■ **Tasks to perform**:
1. From the Vizier repository notes, list every command given under the heading "Run Test Cases", up to the heading "Run Vizier".
2. Decide whether each statement agrees with the Vizier repository notes, answering yes or no and quoting the deciding words: (a) Vizier runs on port 8080 by default. (b) The UI test cases need node and jsdom. (c) Starting Vizier with the -n flag should clear an error about xdg-open.

■ **Document extract**:

# # # #

To use this repository you'll need

An easy way to install all three is with Coursier (cs setup and cs install mill).

Some useful commands for using this repository

Compile Vizier
mill vizier.compile

Compiled class files will be in out/vizier/compile/dest

Run Test Cases
mill vizier.test
mill vizier.ui.test

The UI test cases require node and jsdom. Install node and then

npm install jsdom

To run a single test case:

mill vizier.test.testOnly [classname]

To run a single example:

mill vizier.test.testOnly [classname] -- ex "[any text in the example label]"
Run Vizier
mill vizier.run [vizier arguments]

Vizier defaults to running on port 5000 on localhost.

If you see an error about xdg-open, it's probably because you're running Vizier in a VM. Starting vizier with the -n flag should remove the error.

Hack on the UI

Vizier takes a few seconds to start. If you're only editing the UI, you can get a faster development cycle by only rebuilding and reloading the resources directory

mill -w vizier.ui.resourceDir

Mill's -w flag watches for changes to files in the UI directory. Any changes will trigger a recompile. Vizier uses the generated resources directory in-situ, so reloading the UI in your web browser will load the updated version.

Publish the Repo
mill vizier.publishLocal
Set up bloop/metals
mill mill.contrib.Bloop/install

# # # #

■ **Data section**:
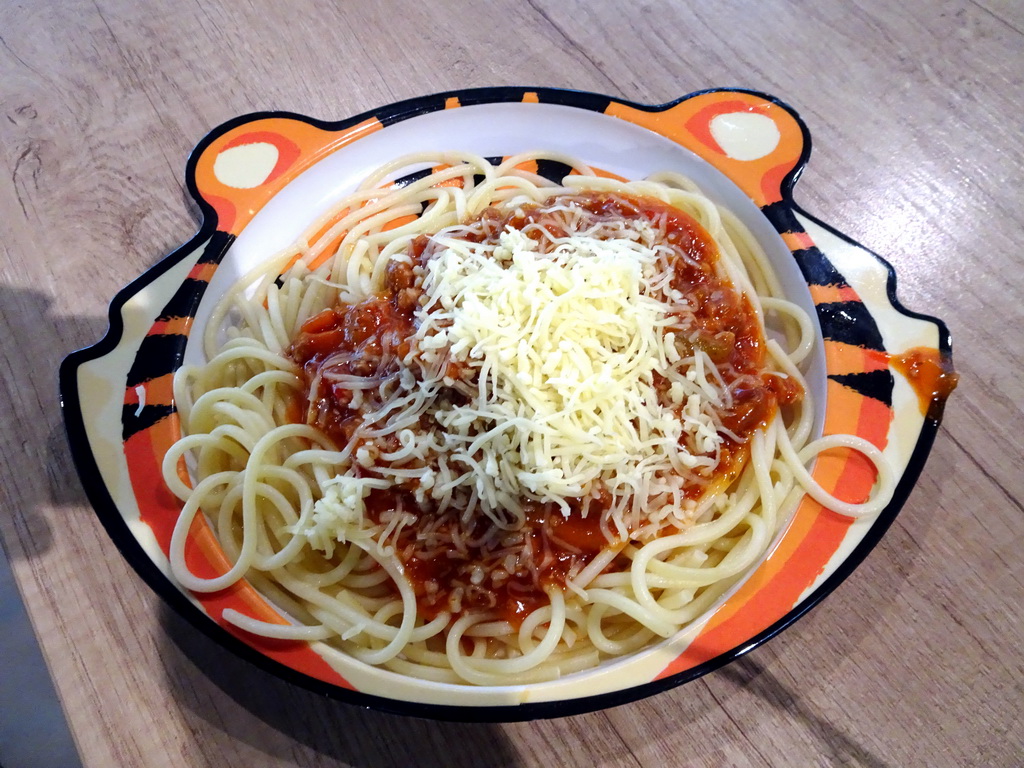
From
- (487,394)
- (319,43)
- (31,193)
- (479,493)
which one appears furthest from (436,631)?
(319,43)

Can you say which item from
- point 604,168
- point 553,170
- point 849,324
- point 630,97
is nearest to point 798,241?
point 849,324

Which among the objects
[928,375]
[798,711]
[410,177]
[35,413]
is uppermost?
[928,375]

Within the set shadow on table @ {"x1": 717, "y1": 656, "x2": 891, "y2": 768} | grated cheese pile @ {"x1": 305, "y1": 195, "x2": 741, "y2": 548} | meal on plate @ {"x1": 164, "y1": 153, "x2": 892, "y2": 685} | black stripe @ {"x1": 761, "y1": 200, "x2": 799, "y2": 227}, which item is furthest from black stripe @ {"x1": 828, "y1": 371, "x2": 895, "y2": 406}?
shadow on table @ {"x1": 717, "y1": 656, "x2": 891, "y2": 768}

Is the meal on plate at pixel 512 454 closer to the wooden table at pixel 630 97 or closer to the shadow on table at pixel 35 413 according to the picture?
the wooden table at pixel 630 97

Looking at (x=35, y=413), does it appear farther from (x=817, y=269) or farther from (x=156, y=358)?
(x=817, y=269)

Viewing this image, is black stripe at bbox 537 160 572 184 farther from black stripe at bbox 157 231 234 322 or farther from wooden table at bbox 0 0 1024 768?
black stripe at bbox 157 231 234 322

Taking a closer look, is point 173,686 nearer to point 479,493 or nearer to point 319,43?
point 479,493
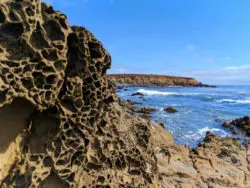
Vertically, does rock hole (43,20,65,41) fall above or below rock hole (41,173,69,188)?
above

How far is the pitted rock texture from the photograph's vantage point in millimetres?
2656

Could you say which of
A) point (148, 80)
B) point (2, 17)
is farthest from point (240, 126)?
point (148, 80)

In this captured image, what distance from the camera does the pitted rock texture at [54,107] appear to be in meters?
2.66

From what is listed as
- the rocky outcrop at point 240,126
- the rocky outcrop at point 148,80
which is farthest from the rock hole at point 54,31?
the rocky outcrop at point 148,80

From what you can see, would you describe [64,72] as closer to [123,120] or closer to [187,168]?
[123,120]

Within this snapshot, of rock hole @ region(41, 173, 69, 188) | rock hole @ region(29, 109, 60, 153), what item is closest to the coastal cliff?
rock hole @ region(29, 109, 60, 153)

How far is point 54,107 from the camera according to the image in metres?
3.00

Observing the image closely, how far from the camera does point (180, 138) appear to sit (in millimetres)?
12102

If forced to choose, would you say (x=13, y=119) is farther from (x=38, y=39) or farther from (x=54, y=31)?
(x=54, y=31)

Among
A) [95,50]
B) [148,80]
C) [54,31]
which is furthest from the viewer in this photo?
[148,80]

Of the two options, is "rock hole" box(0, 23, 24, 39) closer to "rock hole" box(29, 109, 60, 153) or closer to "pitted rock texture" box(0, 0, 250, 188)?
"pitted rock texture" box(0, 0, 250, 188)

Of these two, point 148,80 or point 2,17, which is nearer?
point 2,17

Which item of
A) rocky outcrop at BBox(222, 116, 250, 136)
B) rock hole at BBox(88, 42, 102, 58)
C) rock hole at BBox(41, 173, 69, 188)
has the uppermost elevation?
rock hole at BBox(88, 42, 102, 58)

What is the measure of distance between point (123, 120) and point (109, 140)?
0.81m
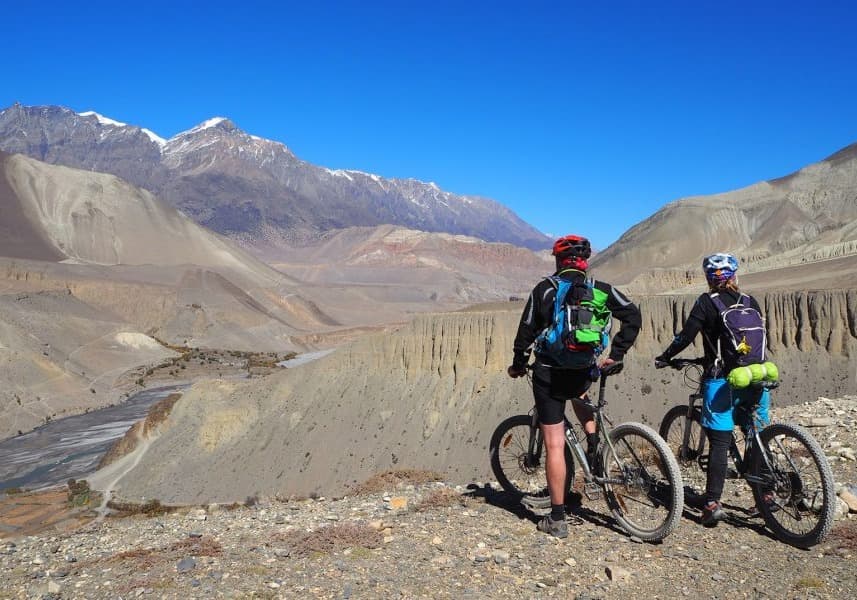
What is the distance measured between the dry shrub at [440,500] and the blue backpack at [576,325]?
2.72 m

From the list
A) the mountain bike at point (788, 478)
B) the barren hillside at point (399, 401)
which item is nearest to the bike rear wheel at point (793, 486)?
the mountain bike at point (788, 478)

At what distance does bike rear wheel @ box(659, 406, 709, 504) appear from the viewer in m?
7.03

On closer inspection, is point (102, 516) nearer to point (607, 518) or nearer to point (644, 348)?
point (644, 348)

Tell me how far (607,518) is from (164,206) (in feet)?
555

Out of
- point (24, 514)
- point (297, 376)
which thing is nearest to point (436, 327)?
point (297, 376)

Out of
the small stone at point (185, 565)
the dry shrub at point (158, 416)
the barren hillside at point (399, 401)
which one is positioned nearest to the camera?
the small stone at point (185, 565)

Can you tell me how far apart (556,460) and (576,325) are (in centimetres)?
133

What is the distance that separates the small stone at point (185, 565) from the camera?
6070 millimetres

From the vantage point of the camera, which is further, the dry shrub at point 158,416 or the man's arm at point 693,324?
the dry shrub at point 158,416

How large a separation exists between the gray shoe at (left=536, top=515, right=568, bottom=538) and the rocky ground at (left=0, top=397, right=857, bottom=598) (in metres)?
0.09

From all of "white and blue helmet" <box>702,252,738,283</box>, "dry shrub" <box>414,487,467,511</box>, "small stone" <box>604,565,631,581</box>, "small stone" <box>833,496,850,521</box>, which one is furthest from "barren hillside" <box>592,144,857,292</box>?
"small stone" <box>604,565,631,581</box>

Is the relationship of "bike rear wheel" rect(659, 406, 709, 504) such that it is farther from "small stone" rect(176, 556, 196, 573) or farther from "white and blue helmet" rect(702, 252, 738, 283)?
"small stone" rect(176, 556, 196, 573)

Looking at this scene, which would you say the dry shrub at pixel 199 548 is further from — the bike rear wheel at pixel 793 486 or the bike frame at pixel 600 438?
the bike rear wheel at pixel 793 486

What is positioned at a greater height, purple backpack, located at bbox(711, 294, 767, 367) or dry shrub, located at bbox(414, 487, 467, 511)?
purple backpack, located at bbox(711, 294, 767, 367)
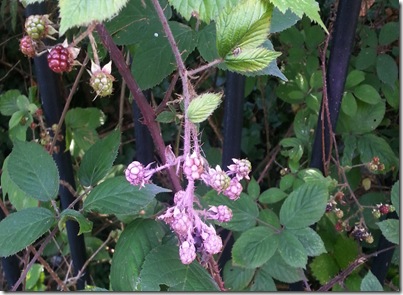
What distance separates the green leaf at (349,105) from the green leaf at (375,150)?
78 mm

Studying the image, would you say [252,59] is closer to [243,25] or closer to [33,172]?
[243,25]

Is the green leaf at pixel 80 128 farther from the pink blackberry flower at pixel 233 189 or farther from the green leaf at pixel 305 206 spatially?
the pink blackberry flower at pixel 233 189

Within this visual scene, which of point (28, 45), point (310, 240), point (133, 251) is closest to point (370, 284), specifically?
point (310, 240)

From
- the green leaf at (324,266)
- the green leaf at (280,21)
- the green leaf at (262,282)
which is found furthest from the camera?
the green leaf at (324,266)

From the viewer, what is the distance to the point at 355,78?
102cm

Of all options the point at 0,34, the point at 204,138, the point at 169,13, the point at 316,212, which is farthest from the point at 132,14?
the point at 0,34

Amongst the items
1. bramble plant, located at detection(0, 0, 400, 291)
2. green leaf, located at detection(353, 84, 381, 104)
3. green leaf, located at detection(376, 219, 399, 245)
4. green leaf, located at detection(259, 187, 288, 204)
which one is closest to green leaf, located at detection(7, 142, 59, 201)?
bramble plant, located at detection(0, 0, 400, 291)

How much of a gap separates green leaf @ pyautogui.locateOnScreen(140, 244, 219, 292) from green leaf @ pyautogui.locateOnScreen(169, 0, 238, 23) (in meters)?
0.32

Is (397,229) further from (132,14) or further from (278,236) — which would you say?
(132,14)

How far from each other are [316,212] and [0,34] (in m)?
1.15

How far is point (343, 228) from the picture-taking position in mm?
999

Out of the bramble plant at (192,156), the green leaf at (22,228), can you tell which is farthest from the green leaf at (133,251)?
the green leaf at (22,228)

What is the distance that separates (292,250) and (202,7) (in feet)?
1.56

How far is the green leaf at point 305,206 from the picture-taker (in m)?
0.82
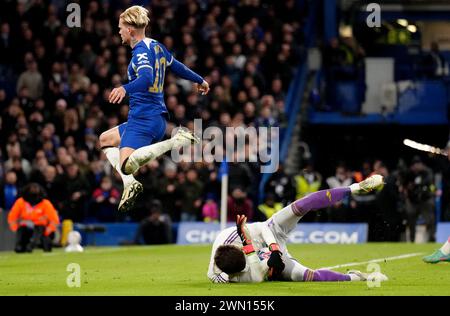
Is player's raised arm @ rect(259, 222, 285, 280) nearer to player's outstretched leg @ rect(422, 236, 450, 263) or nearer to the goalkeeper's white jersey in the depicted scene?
the goalkeeper's white jersey

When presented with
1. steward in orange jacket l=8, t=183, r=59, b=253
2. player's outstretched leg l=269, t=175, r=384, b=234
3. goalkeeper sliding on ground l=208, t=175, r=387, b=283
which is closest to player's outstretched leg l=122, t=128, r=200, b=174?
goalkeeper sliding on ground l=208, t=175, r=387, b=283

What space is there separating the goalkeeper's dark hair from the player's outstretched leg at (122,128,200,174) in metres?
2.00

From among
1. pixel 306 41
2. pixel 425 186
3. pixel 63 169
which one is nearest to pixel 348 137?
pixel 306 41

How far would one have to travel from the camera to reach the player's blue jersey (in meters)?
14.6

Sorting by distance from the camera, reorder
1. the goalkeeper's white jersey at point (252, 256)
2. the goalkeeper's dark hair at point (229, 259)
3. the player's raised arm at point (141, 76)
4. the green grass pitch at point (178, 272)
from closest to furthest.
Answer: the green grass pitch at point (178, 272), the goalkeeper's dark hair at point (229, 259), the goalkeeper's white jersey at point (252, 256), the player's raised arm at point (141, 76)

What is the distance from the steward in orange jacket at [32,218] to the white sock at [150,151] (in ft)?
29.4

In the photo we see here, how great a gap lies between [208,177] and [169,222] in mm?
1679

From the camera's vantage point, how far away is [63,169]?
1031 inches

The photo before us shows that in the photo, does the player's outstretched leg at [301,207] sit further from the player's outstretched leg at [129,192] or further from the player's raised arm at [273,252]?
the player's outstretched leg at [129,192]

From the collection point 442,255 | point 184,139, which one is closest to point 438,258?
point 442,255

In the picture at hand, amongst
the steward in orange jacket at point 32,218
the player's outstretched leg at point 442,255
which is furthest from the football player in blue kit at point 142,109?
the steward in orange jacket at point 32,218

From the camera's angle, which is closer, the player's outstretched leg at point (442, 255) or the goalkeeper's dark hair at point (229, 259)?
the goalkeeper's dark hair at point (229, 259)

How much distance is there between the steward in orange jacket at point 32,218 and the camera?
923 inches
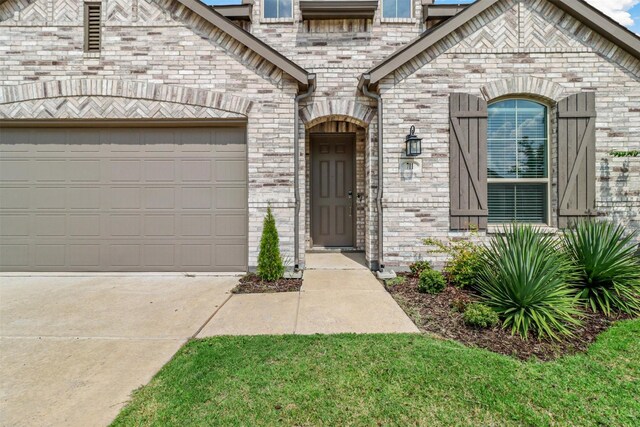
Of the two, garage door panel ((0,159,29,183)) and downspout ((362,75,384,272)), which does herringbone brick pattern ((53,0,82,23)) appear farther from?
downspout ((362,75,384,272))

# # # #

■ **Expected results**:
1.
- mill vizier.test
- mill vizier.ui.test
- npm install jsdom
- mill vizier.test.testOnly [classname]
- mill vizier.test.testOnly [classname] -- ex "[any text in the example label]"

2.
(a) No: "Vizier defaults to running on port 5000 on localhost."
(b) Yes: "The UI test cases require node and jsdom."
(c) Yes: "Starting vizier with the -n flag should remove the error."